One of the very first plots of a string of data is a simple run chart. The plot of the data over time. This plot provides information related to location, trends, patterns, anomalies, and more. A rather informative chart.
You have most likely constructed many run charts and if not, you really should. This short introduction to the run chart will cover creating and interpreting them, as well as a few cautions and tips, as well.
When to Build a Run Chart
A run chart works with a single variable of data that has an association with a time sequence or meaningful order. For example, if measuring nail cut length of nails as they come out of the cutting machine in sequence. Another example would be the monthly water consumption for a household.
On the other hand, if making the same measurement of a random collection of nails that are found in a bin and they are not organized by the sequence of manufacture, then we have a single variable, yet is missing the time sequence element.
Therefore, when collecting and organizing the data variable in a time sequence, then a run chart is a suitable choice to view the data.
How to Create a Run Chart
After collecting the data, check that the data is in time order. I’m going to plot the monthly water use (I record the water meter reading on the first of each month – I know that month lengths vary a bit, yet I can remember to check on the first of each month). The readings are listed by month and then calculate the monthly use by taking the difference in sequential months readings.
In my data set, the first three readings are 511.11, 514.99, 518.41. Therefore starting the second month we can determine the previous month’s use, 514.99 – 511.11 = 3.88. The next month’s use is 518.41 – 514.99 = 3.42. We have almost 5 years of data.
Since my data is in Excel, just highlight the data column and select View | Insert | Scatter Plot (I’m using just the simple plot using dots – you could also connect the dots, if desired.
In R, assign the data to a variable, x <- c(3.88, 3.42, … ). Then plot that variable, plot(x). You could also plot the data directly plot(c(3.88, 3.42, … )), if you’d like.
Remember to add a title, axis labels, etc.
Interpreting the Chart Well
On first look, does the chart make sense? Any clerical errors or mistakes in the dataset? Second, what do you and others know about the process being measured? Do the patterns revealed in the plot make sense with what is known about the process.
In the monthly water use run chart, the first 20 months seem rather consistent between 1 and 4 units of water. Then there seem to be annual spikes in water use. Well, we installed a large vegetable garden and landscaping all around the house – and we did a lot more outdoor watering during the late summer each year.
I’m sure you noticed the change in use, the magnitude of the change, that it increases in water use was on an annual cycle, and that overall water use is increasing.

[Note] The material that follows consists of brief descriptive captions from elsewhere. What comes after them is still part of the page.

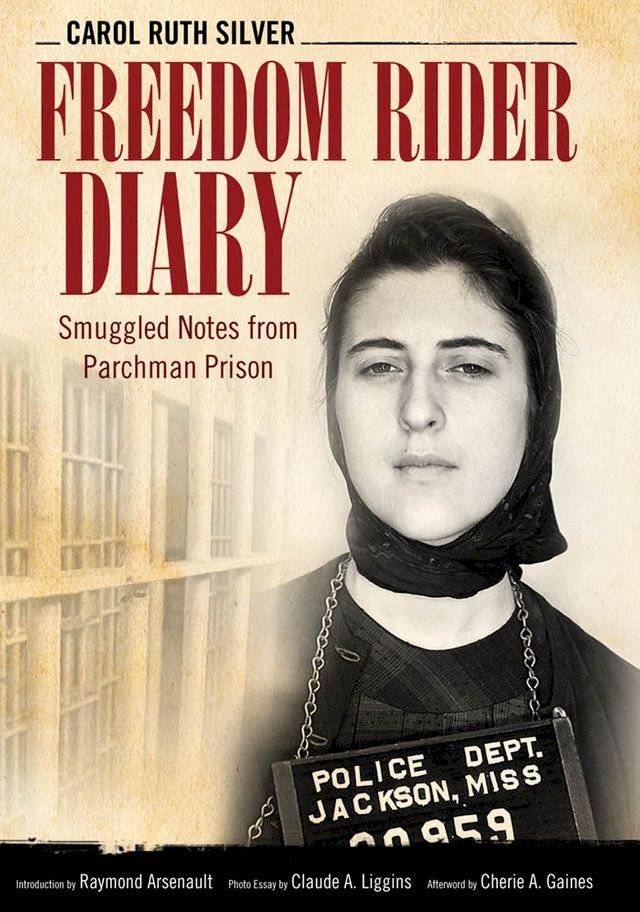  Freedom Rider Diary(Kobo/電子書)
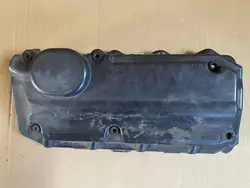 Cubierta motor usada OEM A6460106947 para Mercedes Vito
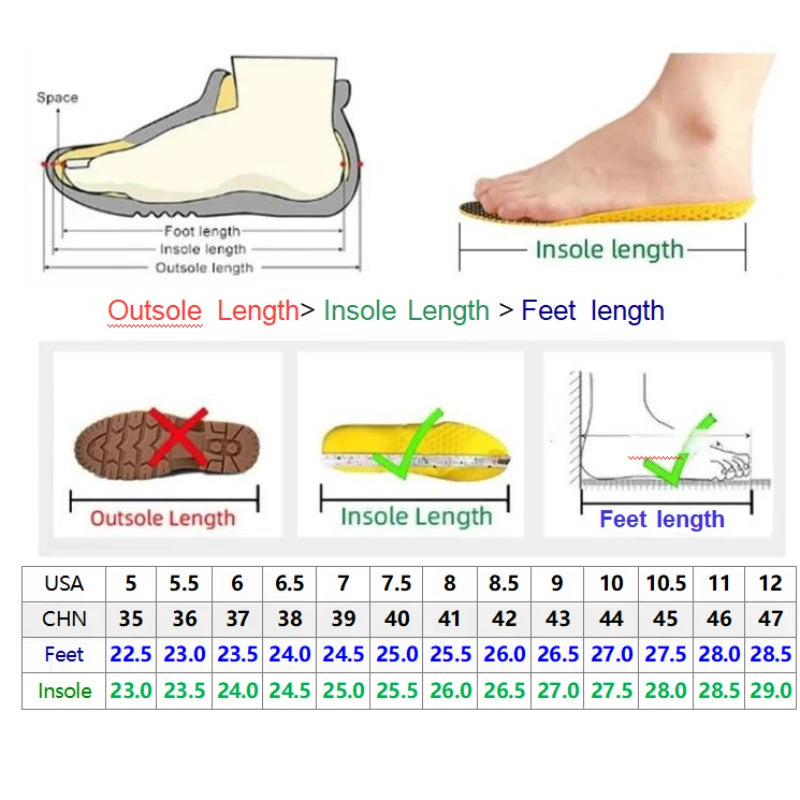 Men's shoes 2025 Spring New Breathable Versatile Thick Sole Height Increasing White Shoes Trendy And Lightweight Sports Shoes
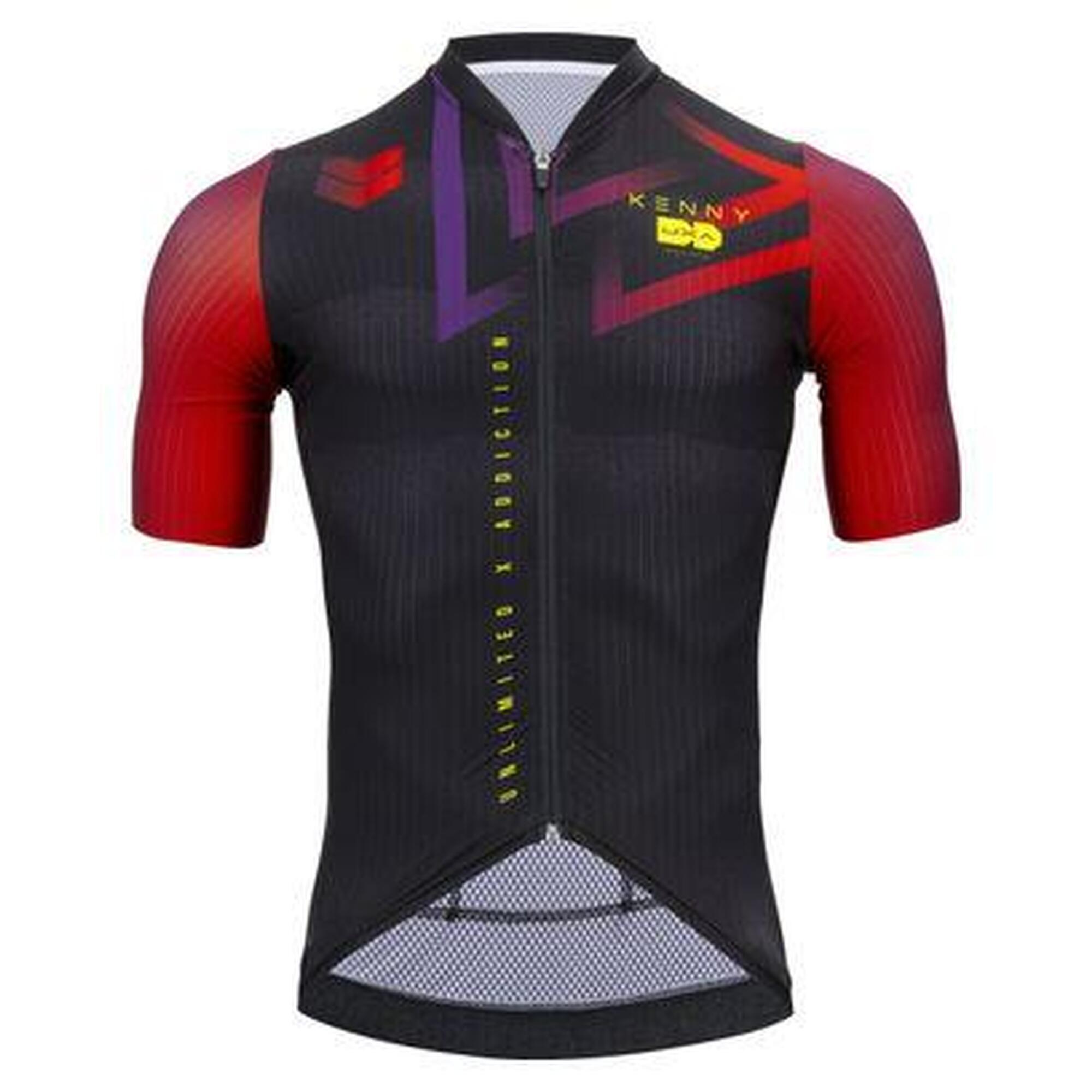 Koszulka Kenny Escape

Sometimes, the run chart will reveal patterns that you did not notice before. Thus, this simple chart and help you learn more about the process being measured.
Cautions and Tips
Be aware of the time order or sequencing of the data. If I am interested in nail cut length and use a box of 100 nails from the hardware store, we may learn about the mean and variance, yet will not have meaningful information about changes or patterns due to changes over time related to the cutting machine.
Yet, we if record the nail cut length in the sequence of being measured from the box, we may find a time sequence pattern related to our measurement system, given the nails in the box are in random order related to the sequence of manufacture.
While creating a run chart is easy, it is informative as related to a time sequence, therefore be cautious during data collection and recording to preserve the time sequence information.
A run chart is not a control chart, yet it does provide some information related to stability, trends, and so on. To determine process stability consider a run chart may as a quick look, yet a control chart is an appropriate plot and process to determine stability.
Finally, keep in mind that a run chart may appear to show a trend or pattern, yet it may be due to random fluctuation. Always compare what you see in the plot with what you know (or can verify) about the process under study.
Run charts are one of the 7 Basic Quality Tools (on some lists) and should be a routine tool you employ when examining a time-sequenced variable.